# [Check your understanding]
• a. According to the lecture excerpt on efficient neural networks, what should be brought into the design of a neural network? List every such item.
• b. Can you revise the lecture excerpt on efficient neural networks, starting with "This approach is" and going on through "to a label.", so that "photo" replaces each "image"?
• c. How would the lecture excerpt on efficient neural networks and depth estimation go on after its final sentence? Continue it from there.

# [Exercise passage]
• • • •
This approach is also under the umbrella of basically network architecture search is kind of also in that kind of flavor. But in general, the takeaway here is that if you're gonna design neural networks or efficient neural networks, that you wanna run quickly or you wanna be energy efficient, you should really take, you know, put hardware into the design loop and take in, you know, the accurate energy or latency measurements into the design itself of the neural network.

This particular, you know, example here is shown for an image classification task, meaning I give you an image and you can classify it to the right. You can say what's in the image itself. You can imagine that that type of approach is kind of like reducing information, right? From a 2D image, you reduce it down to a label.

This is very commonly used. But we actually want to see if we can still apply this approach to a more difficult task of something like depth estimation. In this case, you know, I give you a 2D image and the output is also a 2D image where each pixel shows the depth of each, or you know, the output or the picture is basically showing the depth of each pixel at the input.

This is often what we'd refer to as, you know, monocular depth. So I give you just a 2D, you know, depth, image input and you can estimate the depth itself. The reason why you want to do this is, you know, 2D cameras, regular cameras are pretty cheap, right? So it'd be ideal to be able to do this.
• • • •
# [Supplied data]

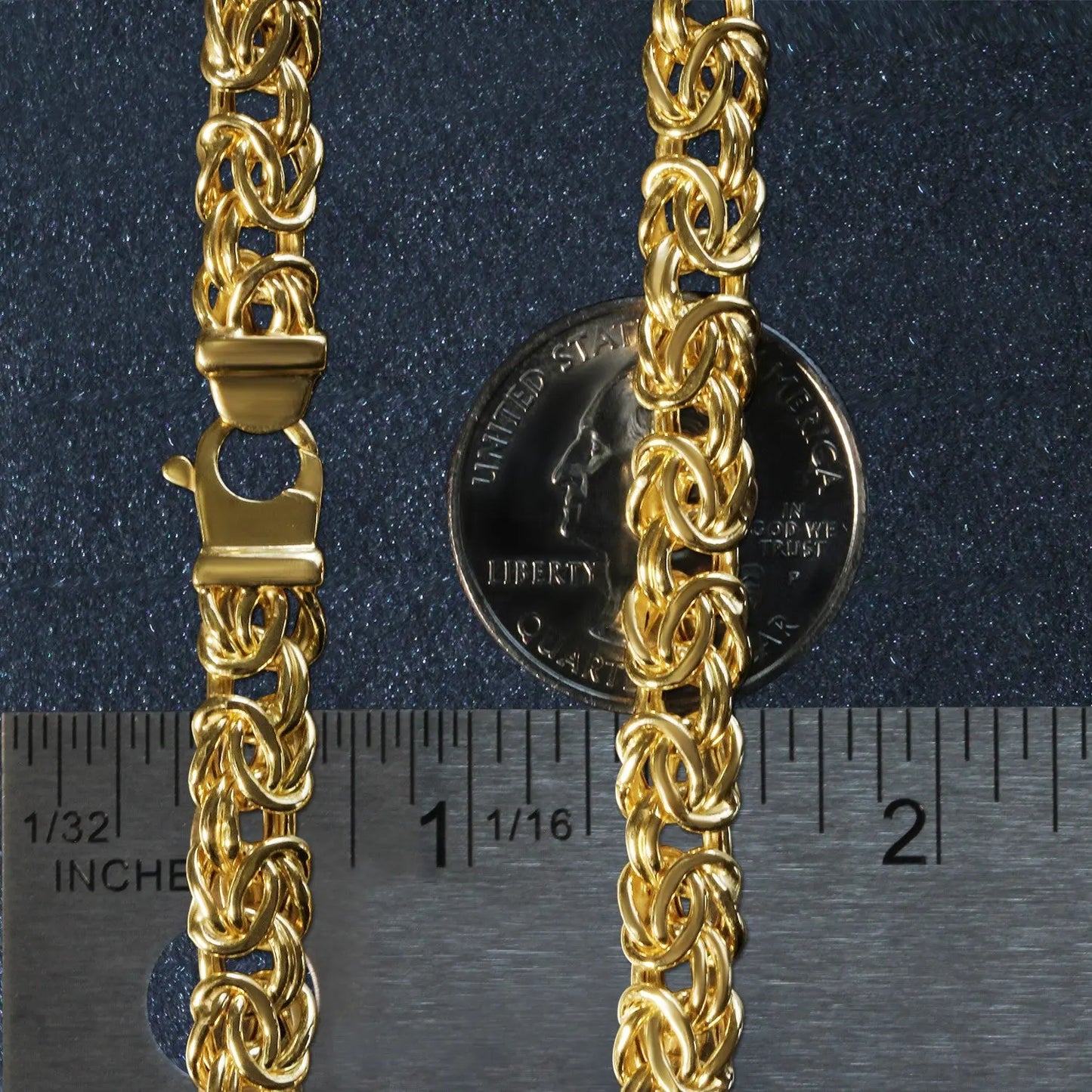 10k Yellow Gold Byzantine Design Chain Bracelet (7.00 mm) RCJ Bracelets  CELESTIA LUXE JEWELLERS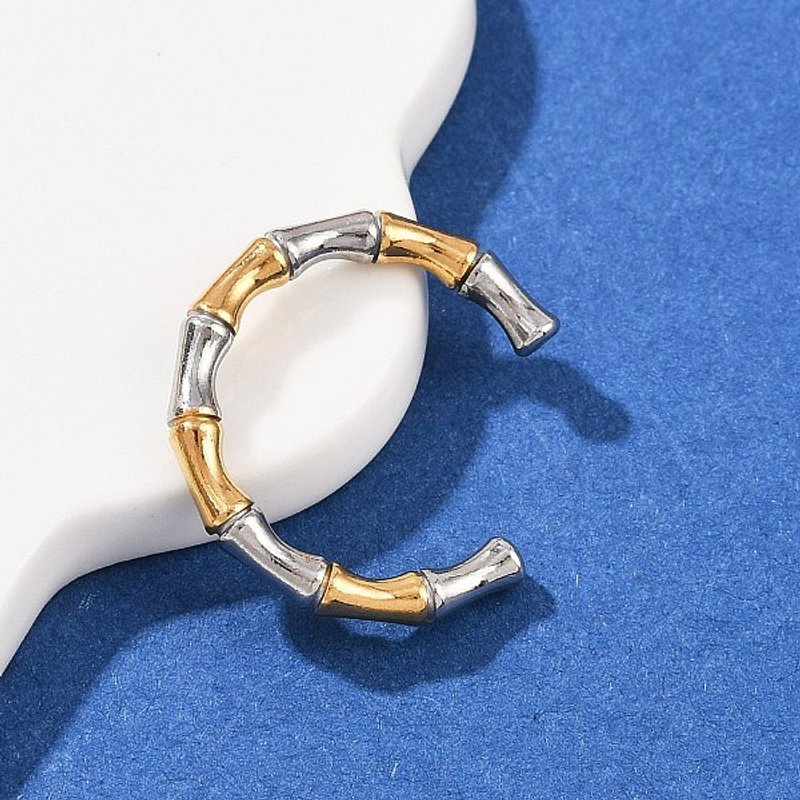 304 Stainless Steel Cuff Rings for Women, Adjustable Inner Diameter — Costume Jewelry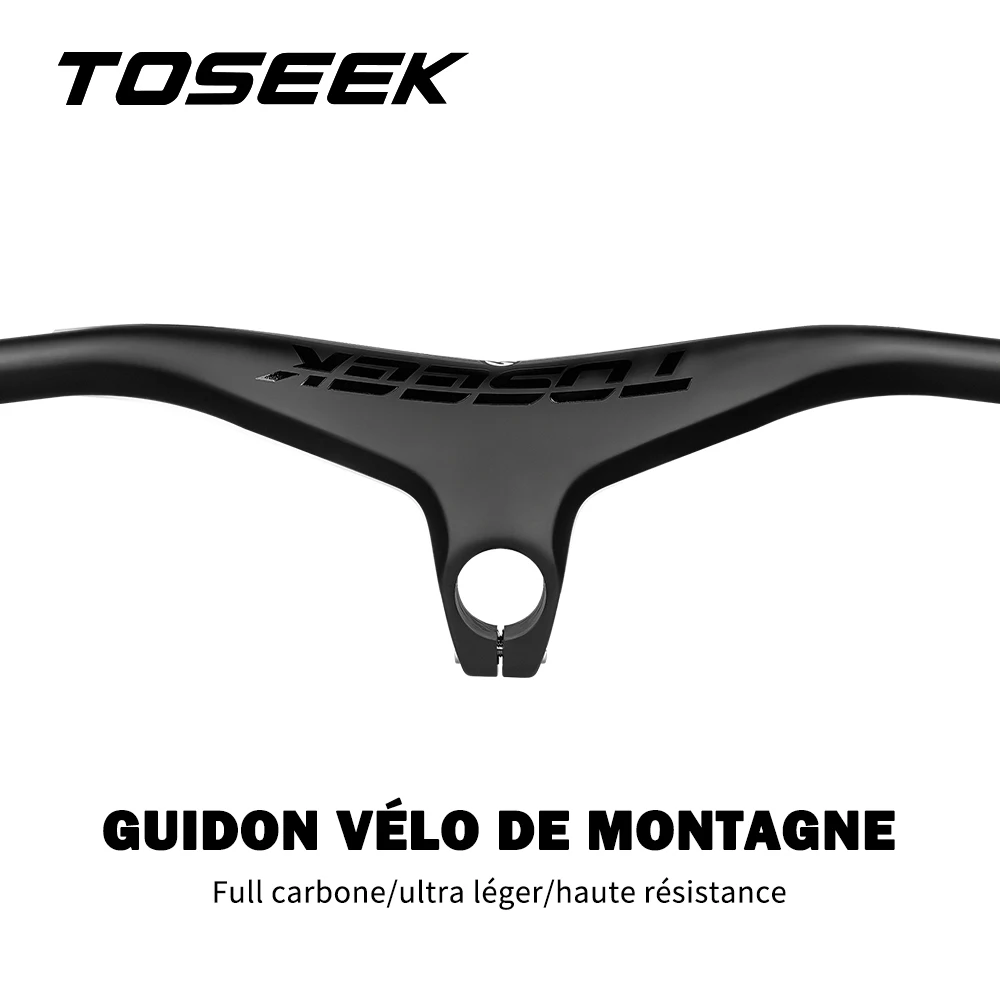TOSEEK – guidon et tige de vtt intégrés en carbone, 660mm, -17 degrés, pour vtt, 800 ~ 100*70/80/90/mm, pièces de bicyclette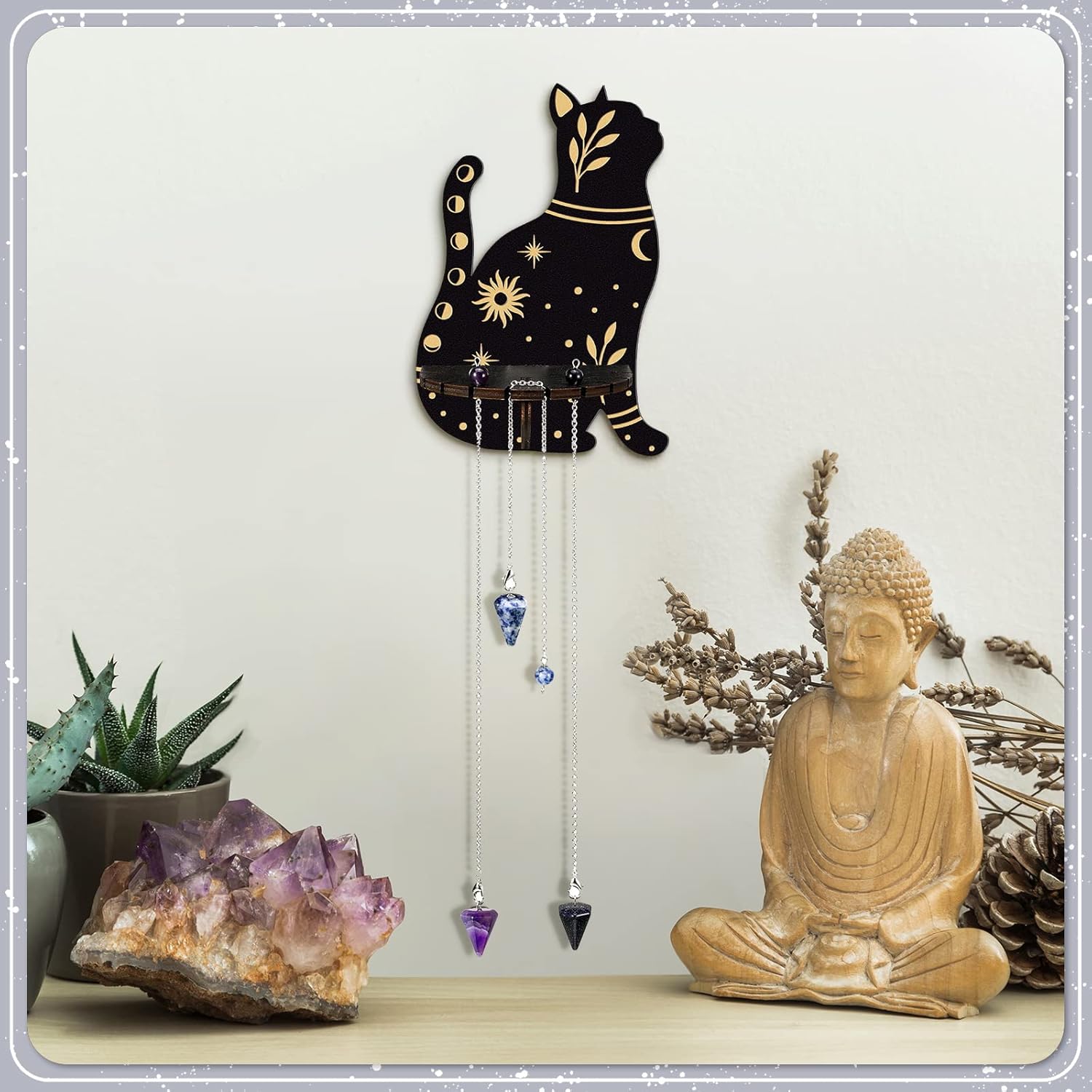 Qunclay 10 Inch Crystal Shelf Display with 3 Stones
• • • •
# [Results for each task]
• a.
hardware (put into the design loop)
accurate energy measurements
accurate latency measurements

• b.
This approach is also under the umbrella of basically network architecture search is kind of also in that kind of flavor. But in general, the takeaway here is that if you're gonna design neural networks or efficient neural networks, that you wanna run quickly or you wanna be energy efficient, you should really take, you know, put hardware into the design loop and take in, you know, the accurate energy or latency measurements into the design itself of the neural network.

This particular, you know, example here is shown for an photo classification task, meaning I give you an photo and you can classify it to the right. You can say what's in the photo itself. You can imagine that that type of approach is kind of like reducing information, right? From a 2D photo, you reduce it down to a label.

• c.
You can imagine like the way that we would do this is to use an autoencoder. So the front half of the neural net is still looking like a, what we call an encoder. It's a reduction element. So this is very similar to what you would do for a classification, but then the backend of the autoencoder is a decoder.

So it's going to expand the information back out, right? And so, as I mentioned, again, this is going to be much more difficult than just classification because now my output has to be also very dense as well. And so we want to see if we could make this really fast with approaches that we just talked about, for example, NetAdapt.

So indeed you can make it pretty fast. So if you apply NetAdapt plus the, you know, compact network design and then do some depth-wise decomposition, you can actually increase the frame rate by an order of magnitude. So again, here I'm going to show the plot. On the x-axis, here is the frame rate on a Jetson TX2 GPU.

This is measured with a batch size of one with 32-bit float. And on the vertical axis, it's the accuracy, the depth estimation in terms of the delta one metric, which means the percentage of pixels that are within 25% of the correct depth. So higher, the better. And so you can see, you know, the various different approaches out there.

This star, red star, is the approach using fast, of FastStep using all the different efficient network design techniques that we talked about. And you can see you can get an order of magnitude over a 10x speedup while maintaining accuracy. And the models and all the code to do this is available on the FastStep website.

We presented this at ICRA, which is a robotics conference in the middle of last year. And we wanted to show some live footage there. So at ICRA, we actually captured some footage on an iPhone and showed the real-time depth estimation on an iPhone itself. And you can achieve about 40 frames per second on an iPhone using FastDepth.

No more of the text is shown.